*What the task requires:*
Only the lines from the one containing "What is the distance from the photo's" through the end of the material are to be echoed, each exactly as it appears.

§

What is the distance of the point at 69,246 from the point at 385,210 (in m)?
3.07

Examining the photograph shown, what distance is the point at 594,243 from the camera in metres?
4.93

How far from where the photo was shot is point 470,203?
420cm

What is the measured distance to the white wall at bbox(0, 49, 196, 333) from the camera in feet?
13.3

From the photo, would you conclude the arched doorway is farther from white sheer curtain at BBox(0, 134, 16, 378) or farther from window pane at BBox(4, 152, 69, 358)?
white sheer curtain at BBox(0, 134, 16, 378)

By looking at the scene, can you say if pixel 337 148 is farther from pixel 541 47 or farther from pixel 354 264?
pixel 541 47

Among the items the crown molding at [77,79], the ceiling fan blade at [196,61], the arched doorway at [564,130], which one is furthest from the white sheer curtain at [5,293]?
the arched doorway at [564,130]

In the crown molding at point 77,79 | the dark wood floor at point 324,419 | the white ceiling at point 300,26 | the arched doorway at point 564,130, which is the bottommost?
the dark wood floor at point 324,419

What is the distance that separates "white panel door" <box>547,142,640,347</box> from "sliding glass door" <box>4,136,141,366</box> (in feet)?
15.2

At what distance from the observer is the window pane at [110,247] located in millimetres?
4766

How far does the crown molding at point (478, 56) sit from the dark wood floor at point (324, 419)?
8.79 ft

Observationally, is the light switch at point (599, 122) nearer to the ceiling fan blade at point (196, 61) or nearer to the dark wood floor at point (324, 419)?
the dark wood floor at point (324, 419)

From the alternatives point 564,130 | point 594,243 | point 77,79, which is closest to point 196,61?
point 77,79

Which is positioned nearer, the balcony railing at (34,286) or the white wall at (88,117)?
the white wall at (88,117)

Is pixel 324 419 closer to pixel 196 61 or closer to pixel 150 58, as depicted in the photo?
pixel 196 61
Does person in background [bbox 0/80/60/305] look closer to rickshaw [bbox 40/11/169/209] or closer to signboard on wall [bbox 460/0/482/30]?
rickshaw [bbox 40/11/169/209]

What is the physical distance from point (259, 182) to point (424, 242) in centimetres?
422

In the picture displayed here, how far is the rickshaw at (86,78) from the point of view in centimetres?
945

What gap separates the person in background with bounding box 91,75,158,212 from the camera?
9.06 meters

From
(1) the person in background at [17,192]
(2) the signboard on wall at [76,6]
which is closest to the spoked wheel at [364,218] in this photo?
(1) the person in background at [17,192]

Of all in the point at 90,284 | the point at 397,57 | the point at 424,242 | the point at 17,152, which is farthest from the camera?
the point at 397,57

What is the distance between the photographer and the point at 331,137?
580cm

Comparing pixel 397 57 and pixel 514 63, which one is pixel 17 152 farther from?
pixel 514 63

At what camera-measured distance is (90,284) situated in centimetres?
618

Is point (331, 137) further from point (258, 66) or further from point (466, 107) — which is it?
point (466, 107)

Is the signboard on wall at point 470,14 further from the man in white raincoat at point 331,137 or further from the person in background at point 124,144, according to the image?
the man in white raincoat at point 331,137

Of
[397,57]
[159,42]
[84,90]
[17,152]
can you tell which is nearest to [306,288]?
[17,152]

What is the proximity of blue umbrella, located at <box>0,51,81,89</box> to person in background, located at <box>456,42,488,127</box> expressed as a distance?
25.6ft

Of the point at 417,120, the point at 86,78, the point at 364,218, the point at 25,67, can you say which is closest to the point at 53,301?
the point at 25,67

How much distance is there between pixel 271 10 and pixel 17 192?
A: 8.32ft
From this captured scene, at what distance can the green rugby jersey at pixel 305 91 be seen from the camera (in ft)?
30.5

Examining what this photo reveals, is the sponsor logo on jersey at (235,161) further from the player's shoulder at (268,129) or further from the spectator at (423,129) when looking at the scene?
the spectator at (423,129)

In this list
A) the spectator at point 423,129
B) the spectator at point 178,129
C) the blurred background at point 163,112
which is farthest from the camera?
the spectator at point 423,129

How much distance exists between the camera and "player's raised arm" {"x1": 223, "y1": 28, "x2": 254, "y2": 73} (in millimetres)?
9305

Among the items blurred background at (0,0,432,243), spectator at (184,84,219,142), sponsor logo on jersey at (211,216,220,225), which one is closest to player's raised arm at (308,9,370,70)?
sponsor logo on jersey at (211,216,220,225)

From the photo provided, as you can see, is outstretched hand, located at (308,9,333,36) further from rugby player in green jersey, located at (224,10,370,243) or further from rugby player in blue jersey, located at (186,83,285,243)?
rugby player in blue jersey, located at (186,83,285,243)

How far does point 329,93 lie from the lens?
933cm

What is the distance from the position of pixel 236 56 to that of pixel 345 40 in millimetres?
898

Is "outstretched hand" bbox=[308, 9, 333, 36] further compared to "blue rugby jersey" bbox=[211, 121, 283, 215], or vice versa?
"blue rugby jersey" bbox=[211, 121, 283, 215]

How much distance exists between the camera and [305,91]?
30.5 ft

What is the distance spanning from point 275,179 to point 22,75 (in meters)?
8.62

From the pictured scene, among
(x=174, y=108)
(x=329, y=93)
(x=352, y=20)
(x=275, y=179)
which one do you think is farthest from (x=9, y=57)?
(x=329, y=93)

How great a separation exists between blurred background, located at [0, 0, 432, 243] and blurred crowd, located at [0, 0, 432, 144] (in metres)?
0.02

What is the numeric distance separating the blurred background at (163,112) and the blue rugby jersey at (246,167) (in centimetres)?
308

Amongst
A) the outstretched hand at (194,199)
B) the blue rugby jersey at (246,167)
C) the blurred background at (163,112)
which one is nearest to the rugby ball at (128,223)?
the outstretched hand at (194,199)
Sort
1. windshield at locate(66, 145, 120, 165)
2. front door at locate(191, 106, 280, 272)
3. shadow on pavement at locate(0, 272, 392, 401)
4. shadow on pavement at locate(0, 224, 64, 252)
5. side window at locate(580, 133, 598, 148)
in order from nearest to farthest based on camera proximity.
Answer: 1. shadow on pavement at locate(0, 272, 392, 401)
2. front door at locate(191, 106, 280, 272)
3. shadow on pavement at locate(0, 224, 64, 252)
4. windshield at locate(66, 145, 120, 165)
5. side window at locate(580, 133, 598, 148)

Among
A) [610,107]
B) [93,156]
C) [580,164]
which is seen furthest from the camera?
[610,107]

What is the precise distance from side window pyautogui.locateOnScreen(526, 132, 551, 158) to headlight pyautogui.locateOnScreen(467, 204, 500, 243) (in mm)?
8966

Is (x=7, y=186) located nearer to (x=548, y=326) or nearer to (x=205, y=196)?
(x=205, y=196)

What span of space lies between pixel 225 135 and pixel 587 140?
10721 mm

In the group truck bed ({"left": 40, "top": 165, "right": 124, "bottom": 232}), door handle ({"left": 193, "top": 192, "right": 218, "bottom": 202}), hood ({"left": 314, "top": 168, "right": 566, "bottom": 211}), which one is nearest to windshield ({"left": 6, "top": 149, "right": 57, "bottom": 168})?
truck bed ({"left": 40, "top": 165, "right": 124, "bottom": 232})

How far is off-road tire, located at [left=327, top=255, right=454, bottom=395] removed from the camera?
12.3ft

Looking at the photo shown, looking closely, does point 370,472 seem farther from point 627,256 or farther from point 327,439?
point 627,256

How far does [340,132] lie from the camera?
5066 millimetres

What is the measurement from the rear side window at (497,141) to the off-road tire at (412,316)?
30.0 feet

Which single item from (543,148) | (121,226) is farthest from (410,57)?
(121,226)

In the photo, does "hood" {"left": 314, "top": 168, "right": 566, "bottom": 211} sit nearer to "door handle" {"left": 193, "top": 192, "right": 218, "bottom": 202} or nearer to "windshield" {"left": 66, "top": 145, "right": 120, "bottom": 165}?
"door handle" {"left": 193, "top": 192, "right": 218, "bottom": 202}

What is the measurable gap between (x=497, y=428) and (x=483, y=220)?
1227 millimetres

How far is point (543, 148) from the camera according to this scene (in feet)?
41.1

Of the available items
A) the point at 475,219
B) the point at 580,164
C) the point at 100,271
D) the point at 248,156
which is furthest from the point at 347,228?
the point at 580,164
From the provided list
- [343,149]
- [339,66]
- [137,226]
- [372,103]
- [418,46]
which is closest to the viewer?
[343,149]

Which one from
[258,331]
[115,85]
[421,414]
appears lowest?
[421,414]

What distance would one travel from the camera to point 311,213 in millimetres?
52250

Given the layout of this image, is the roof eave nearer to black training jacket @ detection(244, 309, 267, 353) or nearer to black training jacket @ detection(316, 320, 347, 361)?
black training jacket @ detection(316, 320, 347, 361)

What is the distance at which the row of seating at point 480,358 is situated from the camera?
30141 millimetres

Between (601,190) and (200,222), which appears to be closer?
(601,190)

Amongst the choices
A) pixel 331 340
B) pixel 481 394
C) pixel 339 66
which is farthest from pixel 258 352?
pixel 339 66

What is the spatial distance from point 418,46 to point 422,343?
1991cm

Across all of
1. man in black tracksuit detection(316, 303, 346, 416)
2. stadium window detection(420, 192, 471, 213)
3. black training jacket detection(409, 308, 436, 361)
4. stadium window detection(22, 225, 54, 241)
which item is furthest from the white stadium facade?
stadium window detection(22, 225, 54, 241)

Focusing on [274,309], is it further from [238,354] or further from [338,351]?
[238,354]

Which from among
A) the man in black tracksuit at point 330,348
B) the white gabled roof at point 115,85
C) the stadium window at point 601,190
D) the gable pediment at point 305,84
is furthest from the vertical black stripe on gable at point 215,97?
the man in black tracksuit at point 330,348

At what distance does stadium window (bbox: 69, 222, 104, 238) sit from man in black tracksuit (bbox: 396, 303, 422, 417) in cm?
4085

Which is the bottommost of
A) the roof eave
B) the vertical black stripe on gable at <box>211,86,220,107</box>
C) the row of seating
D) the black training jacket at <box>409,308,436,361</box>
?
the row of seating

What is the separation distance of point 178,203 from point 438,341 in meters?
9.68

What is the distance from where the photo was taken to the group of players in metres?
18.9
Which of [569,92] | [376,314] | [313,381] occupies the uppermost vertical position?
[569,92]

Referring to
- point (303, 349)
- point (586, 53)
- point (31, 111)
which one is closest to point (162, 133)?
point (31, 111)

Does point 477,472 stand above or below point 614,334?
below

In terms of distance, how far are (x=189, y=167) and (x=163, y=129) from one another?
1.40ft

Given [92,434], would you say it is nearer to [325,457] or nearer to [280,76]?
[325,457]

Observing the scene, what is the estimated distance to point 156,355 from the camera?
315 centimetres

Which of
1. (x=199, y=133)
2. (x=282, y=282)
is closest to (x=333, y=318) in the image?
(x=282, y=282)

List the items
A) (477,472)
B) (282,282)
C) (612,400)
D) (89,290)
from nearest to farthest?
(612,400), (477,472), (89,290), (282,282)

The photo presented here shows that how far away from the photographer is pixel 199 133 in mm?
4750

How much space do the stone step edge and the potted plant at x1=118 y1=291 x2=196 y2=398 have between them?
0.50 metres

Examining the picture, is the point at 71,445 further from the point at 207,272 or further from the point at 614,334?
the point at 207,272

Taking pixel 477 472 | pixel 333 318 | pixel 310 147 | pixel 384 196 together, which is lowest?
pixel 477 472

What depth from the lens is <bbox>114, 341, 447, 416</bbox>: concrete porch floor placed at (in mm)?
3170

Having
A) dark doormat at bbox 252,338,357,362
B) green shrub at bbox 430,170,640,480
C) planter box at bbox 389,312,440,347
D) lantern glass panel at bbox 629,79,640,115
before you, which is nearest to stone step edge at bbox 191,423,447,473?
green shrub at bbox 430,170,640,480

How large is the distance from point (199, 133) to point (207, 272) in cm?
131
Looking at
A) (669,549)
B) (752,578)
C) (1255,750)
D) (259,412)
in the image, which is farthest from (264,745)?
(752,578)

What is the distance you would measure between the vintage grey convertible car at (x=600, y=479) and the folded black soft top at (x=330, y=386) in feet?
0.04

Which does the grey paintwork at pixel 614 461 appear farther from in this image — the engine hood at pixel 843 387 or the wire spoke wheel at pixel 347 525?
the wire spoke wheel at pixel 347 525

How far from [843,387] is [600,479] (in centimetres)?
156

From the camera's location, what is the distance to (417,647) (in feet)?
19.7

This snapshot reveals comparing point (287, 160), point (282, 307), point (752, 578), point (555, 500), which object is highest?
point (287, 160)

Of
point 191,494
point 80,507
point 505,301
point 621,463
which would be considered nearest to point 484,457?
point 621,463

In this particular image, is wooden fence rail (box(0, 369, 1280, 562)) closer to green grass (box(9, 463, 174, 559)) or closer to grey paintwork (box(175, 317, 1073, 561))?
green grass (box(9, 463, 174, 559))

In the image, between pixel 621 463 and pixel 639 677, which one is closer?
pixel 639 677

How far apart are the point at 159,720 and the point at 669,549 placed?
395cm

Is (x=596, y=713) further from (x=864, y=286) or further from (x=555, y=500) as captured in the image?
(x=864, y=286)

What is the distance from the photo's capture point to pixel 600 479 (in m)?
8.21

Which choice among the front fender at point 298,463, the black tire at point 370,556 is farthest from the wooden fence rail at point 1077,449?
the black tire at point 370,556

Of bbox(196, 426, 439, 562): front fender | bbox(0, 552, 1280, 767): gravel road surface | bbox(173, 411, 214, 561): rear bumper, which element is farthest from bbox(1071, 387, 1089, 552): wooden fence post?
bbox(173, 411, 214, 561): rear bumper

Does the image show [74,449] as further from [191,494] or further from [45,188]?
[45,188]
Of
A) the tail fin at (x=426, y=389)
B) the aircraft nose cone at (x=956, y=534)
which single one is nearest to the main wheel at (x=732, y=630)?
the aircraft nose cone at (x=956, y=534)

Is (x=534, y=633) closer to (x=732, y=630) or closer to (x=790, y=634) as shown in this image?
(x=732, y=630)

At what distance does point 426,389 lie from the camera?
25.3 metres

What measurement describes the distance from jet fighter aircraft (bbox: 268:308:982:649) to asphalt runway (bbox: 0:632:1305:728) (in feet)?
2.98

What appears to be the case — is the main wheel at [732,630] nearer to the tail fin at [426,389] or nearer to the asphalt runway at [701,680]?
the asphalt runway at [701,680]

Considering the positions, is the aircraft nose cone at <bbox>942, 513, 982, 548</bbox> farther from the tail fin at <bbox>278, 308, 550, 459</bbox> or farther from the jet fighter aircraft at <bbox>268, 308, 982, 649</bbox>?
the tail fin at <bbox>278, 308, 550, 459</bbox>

§

*Answer to this task:*
What is the distance from the photo's capture point to pixel 600 479 (in m)?
8.21

Which choice among the front fender at point 298,463, the black tire at point 370,556 is farthest from the wooden fence rail at point 1077,449?
the black tire at point 370,556

Of bbox(196, 426, 439, 562): front fender | bbox(0, 552, 1280, 767): gravel road surface | bbox(173, 411, 214, 561): rear bumper, which element is farthest from bbox(1071, 387, 1089, 552): wooden fence post?
bbox(173, 411, 214, 561): rear bumper

Does the image show [74,449] as further from [191,494] or further from [45,188]?
[45,188]
Of
A) the tail fin at (x=426, y=389)
B) the aircraft nose cone at (x=956, y=534)
which single one is nearest to the main wheel at (x=732, y=630)?
the aircraft nose cone at (x=956, y=534)

Is (x=534, y=633) closer to (x=732, y=630) or closer to (x=790, y=634) as shown in this image?
(x=732, y=630)

At what distance does point 426,389 lie from the camera?
25.3 metres

What measurement describes the distance from jet fighter aircraft (bbox: 268:308:982:649) to asphalt runway (bbox: 0:632:1305:728) (in feet)?
2.98

What appears to be the case — is the main wheel at [732,630] nearer to the tail fin at [426,389] or nearer to the asphalt runway at [701,680]?
the asphalt runway at [701,680]

Considering the positions, is the aircraft nose cone at <bbox>942, 513, 982, 548</bbox> farther from the tail fin at <bbox>278, 308, 550, 459</bbox> or farther from the jet fighter aircraft at <bbox>268, 308, 982, 649</bbox>?
the tail fin at <bbox>278, 308, 550, 459</bbox>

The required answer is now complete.